Direct-to-Fan: Solving Music Marketing Problems

Direct-to-fan is a multi-billion dollar missed opportunity for many artists who are stuck in the old “if you build it they will come” business model.

Direct-to-fan turns that old model on its head – ask your best fans what they want and how they want it delivered before offering something that may or not may not meet their needs.

“Direct-to-fan is, to me, going to be how 17 percent of music consumers interact with music,” said Benji Rogers, president and founder of PledgeMusic, a direct-to-fan music platform aimed at bringing music fans into the music-making process. “The fact that we haven’t gotten there yet is painful because … $2.6 billion a year is left on the table simply because fans can’t get the music and offerings and experiences in the way of their choosing.”

The PledgeMusic president, who spoke recently at the Future of Music Policy Summit, said most musicians and music companies create products – concerts, vinyl records, T-shirts – with little research on want fans want.

Say to the fans, ‘We were thinking of making vinyl. Would you like it?’ And if they say ‘yes,’ make it for them.”

“Why would you go and make a product not knowing its market and then sell it?” he asked.

While his company is one tool artists can use to leverage that direct-to-fan model, his advice for artists went beyond hiring a direct-to-fan marketer.

“If you have a social media platform or a thousand people on your email list, say to [the fans], ‘We were thinking of making vinyl.

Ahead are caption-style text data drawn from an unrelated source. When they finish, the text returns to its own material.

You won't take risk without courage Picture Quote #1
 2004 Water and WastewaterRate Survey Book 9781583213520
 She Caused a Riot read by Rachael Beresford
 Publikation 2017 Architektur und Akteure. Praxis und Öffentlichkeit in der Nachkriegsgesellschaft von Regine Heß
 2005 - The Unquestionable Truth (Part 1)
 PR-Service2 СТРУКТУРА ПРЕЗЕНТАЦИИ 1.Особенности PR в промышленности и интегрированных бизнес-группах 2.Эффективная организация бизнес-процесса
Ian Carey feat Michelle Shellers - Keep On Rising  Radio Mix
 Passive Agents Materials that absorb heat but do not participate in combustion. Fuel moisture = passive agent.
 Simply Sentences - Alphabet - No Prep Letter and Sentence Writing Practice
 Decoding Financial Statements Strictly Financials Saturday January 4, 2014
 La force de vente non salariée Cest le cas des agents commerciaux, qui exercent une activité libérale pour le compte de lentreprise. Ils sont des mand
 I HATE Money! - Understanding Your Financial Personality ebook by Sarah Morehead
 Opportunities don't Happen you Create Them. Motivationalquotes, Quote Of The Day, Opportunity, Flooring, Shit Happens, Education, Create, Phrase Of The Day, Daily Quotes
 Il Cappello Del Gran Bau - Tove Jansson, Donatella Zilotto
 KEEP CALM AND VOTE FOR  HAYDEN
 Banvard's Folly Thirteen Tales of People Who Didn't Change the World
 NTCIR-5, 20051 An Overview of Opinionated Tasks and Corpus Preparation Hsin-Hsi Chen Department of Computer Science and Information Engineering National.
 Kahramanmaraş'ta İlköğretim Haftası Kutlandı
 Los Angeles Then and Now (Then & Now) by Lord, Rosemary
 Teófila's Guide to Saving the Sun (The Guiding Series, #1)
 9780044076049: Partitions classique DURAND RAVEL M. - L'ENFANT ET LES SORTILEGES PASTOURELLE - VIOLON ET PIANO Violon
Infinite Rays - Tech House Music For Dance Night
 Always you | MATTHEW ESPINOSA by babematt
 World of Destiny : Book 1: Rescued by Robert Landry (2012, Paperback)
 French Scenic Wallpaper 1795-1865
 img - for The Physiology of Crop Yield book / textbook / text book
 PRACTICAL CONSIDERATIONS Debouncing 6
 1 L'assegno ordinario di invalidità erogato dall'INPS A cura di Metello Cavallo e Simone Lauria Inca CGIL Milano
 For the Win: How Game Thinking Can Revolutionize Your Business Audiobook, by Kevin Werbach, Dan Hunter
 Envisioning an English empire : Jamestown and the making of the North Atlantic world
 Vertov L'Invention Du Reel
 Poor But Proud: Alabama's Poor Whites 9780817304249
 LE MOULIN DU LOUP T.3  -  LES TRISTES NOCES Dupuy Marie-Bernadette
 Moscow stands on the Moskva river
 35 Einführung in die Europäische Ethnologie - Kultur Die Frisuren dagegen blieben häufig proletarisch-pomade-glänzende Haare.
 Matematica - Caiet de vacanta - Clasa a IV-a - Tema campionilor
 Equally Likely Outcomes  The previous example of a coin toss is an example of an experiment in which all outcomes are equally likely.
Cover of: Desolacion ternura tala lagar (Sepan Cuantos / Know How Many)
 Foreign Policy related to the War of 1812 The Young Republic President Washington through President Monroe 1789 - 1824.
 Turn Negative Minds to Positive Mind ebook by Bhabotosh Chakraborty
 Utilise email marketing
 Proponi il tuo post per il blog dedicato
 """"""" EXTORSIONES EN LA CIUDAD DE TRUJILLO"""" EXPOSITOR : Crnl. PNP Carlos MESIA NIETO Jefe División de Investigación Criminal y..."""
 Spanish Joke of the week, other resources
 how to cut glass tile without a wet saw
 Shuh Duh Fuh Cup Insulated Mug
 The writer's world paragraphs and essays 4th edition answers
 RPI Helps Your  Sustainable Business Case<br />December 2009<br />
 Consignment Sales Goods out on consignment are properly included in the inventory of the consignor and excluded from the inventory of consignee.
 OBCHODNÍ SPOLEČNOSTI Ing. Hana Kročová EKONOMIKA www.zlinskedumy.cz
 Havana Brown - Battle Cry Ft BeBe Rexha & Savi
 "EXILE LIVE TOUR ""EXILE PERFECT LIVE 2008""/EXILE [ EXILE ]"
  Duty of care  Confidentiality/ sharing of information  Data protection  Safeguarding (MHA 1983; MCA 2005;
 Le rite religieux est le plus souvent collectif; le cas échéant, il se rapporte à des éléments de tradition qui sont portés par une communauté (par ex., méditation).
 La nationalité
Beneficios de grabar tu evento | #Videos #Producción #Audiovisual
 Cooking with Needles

Would you like it?’ And if they say ‘yes,’ make it for them,” he said. “Don’t make it and then say, ‘Would you like to buy?’”

Instead, by collecting data on fan interests before creating a product, the artist can use this data to funnel the right offers to the right fans.

For example, if a band has a list of phone numbers from a group of “superfans,” a text message can be sent to fans in specific area codes letting them know that the band will be playing at a show near them. The same can be done with an email list or through geo-located Twitter accounts.

Rogers cited the video game industry as a model to follow. King Digital Entertainment PLC, the company behind the popular mobile puzzle game Candy Crush, has more than 8 million users. However, only about 8,344 made in-app purchases at least once per month during the company’s 2014 fourth quarter, according to its financial statement. Those in-app purchasers, however, enabled the company to make more than $500 million during that period, as they were targeted for more and more in-app purchases, such as extra lives and moves, color bombs, lollipop hammers and gold bars.

For Rogers, the transition to direct-to-fan marketing in music is just a matter of time. “The question is: how long do the artists and managers want to remain in the pain of not delivering it yet?”